First, rewrite your multi_match query to a dis_max query. The dis_max query is a more verbose way of writing a multi_match query of type best_fields. Your query can be rewritten into:

GET hotels/_search
{
  "query": {
    "dis_max": {
      "queries": [
        {
          "match": {
            "city.title": {
              "query": "Spain",
              "boost": 2
            }
          }
        },
        {
          "match": {
            "country.title": {
              "query": "Spain"
            }
          }
        },
        {
          "match": {
            "name": {
              "query": "Spain",
              "boost": 3
            }
          }
        }
      ]
    }
  }
}

Now, you can use named queries to let Elasticsearch tell you which of the sub queries actually matched each document.
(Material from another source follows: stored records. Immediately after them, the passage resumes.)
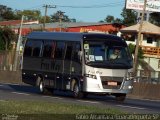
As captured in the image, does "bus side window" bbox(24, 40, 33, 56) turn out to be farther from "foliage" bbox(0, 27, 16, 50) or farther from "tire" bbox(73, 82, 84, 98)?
"foliage" bbox(0, 27, 16, 50)

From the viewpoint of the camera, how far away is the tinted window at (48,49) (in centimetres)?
3150

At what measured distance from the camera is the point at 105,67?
28625mm

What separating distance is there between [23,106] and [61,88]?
11.0m

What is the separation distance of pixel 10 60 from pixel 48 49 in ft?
92.5

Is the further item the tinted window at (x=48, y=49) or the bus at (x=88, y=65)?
the tinted window at (x=48, y=49)

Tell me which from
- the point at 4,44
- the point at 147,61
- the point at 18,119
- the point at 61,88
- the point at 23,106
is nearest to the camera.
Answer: the point at 18,119

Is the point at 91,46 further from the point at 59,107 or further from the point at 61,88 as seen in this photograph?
the point at 59,107

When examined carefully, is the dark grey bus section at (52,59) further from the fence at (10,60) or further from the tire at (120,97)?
the fence at (10,60)

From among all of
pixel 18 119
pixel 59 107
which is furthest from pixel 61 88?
pixel 18 119

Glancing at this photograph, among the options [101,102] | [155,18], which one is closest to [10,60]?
→ [101,102]

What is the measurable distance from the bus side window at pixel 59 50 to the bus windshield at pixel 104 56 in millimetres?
1978

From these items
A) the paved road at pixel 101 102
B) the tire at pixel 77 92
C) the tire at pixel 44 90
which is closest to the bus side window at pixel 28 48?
the tire at pixel 44 90

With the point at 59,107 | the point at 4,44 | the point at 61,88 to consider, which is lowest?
the point at 4,44

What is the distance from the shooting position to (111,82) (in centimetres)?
2875
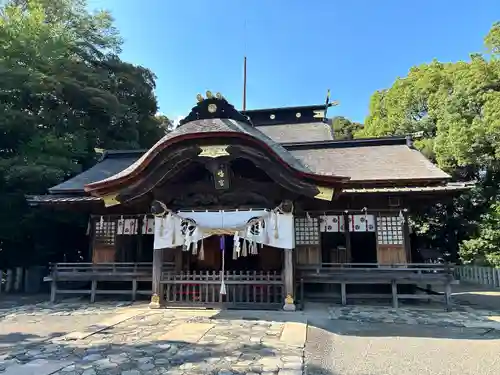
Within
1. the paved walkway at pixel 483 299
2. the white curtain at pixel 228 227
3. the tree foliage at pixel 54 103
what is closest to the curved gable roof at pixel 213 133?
the white curtain at pixel 228 227

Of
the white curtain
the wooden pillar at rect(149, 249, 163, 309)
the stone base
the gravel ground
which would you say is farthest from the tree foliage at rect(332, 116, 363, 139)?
the gravel ground

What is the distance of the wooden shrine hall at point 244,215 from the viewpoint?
8.88 meters

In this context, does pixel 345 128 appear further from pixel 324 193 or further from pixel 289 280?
pixel 289 280

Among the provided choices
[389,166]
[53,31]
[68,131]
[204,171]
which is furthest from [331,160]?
[53,31]

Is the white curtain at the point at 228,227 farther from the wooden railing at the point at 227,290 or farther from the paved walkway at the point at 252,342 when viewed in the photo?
the paved walkway at the point at 252,342

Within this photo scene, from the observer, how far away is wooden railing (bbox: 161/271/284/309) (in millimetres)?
9117

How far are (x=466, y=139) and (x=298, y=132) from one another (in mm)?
8722

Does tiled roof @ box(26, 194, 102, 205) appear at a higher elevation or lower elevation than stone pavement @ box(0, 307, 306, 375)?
higher

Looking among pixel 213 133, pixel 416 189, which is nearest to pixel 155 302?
pixel 213 133

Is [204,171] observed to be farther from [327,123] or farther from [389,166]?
[327,123]

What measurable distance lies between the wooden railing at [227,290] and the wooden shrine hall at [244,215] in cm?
3

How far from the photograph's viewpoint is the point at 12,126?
15695 millimetres

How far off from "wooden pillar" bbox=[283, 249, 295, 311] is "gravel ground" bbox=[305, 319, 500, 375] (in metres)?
1.16

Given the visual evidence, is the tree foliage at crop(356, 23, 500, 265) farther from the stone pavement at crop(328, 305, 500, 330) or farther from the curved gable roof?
the curved gable roof
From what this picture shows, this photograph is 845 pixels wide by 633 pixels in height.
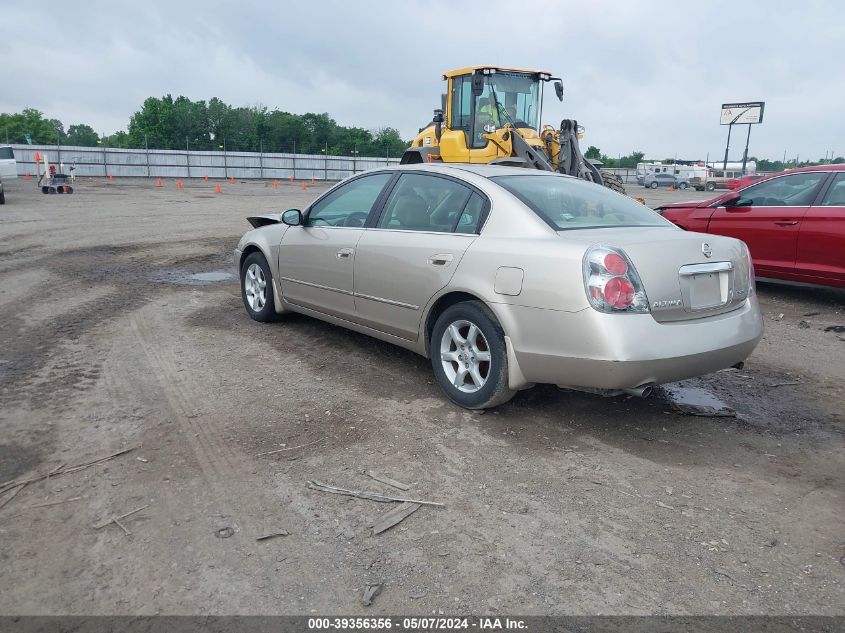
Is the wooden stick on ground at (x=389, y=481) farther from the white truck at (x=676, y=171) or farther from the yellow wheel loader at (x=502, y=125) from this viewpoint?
the white truck at (x=676, y=171)

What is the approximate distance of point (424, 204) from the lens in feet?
16.1

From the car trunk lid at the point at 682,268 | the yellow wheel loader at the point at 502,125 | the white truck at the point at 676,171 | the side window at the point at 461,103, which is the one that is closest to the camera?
the car trunk lid at the point at 682,268

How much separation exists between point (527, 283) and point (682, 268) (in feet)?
2.92

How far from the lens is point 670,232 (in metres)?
4.29

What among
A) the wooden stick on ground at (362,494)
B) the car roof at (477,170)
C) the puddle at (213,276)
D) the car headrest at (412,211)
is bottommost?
the wooden stick on ground at (362,494)

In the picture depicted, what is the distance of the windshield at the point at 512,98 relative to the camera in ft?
43.8

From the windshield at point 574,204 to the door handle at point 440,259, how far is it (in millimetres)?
608

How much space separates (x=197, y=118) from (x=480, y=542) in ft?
242

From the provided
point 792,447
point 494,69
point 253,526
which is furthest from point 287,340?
point 494,69

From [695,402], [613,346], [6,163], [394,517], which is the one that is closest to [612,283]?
[613,346]

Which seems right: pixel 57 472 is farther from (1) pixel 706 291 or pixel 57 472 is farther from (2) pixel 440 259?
(1) pixel 706 291

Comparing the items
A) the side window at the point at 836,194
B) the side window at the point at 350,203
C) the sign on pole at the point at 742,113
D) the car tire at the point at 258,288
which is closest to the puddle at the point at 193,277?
the car tire at the point at 258,288

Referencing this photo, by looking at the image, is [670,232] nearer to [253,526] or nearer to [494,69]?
[253,526]

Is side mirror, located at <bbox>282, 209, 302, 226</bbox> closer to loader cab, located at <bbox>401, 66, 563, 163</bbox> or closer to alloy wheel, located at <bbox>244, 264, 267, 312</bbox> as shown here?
alloy wheel, located at <bbox>244, 264, 267, 312</bbox>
Using this feature, the dis_max query can be written as:

GET hotels/_search
{
  "query": {
    "dis_max": {
      "queries": [
        {
          "match": {
            "city.title": {
              "query": "Spain",
              "boost": 2,
              "_name": "1"
            }
          }
        },
        {
          "match": {
            "country.title": {
              "query": "Spain",
              "_name": "2"
            }
          }
        },
        {
          "match": {
            "name": {
              "query": "Spain",
              "boost": 3,
              "_name": "3"
            }
          }
        }
      ]
    }
  }
}

Each hit will now have an array of query names that matched this document:

"matched_queries": [
          "1",
          "2",
          "3"
        ]

Your application can easily get the size of this array to get the number of matching fields.

1 Like

Thanks Abdon, I will test this out tonight.

Hi Abdon,

Is it possible to do something like this:

GET hotels/_search
{
    "query": {
        "function_score": {
            "query": {
              "dis_max": {
                "queries": [
                  {
                    "match": {
                      "city.title": {
                        "query": "Barcelona",
                        "boost": 2,
                        "_name": "1"
                      }
                    }
                  },
                  {
                    "match": {
                      "country.title": {
                        "query": "Spanje",
                        "_name": "2"
                      }
                    }
                  },
                  {
                    "match": {
                      "name": {
                        "query": "Hotel",
                        "boost": 3,
                        "_name": "3"
                      }
                    }
                  }
                ]
              }
            },
            "script_score" : {
                "script" : {
                  "source": "_source['matched_queries'].size()"
                }
            }
        }
    }
}

So wrapping it up in a function_score, and then return the size() of the matched_queries field?

I don't think that this is possible.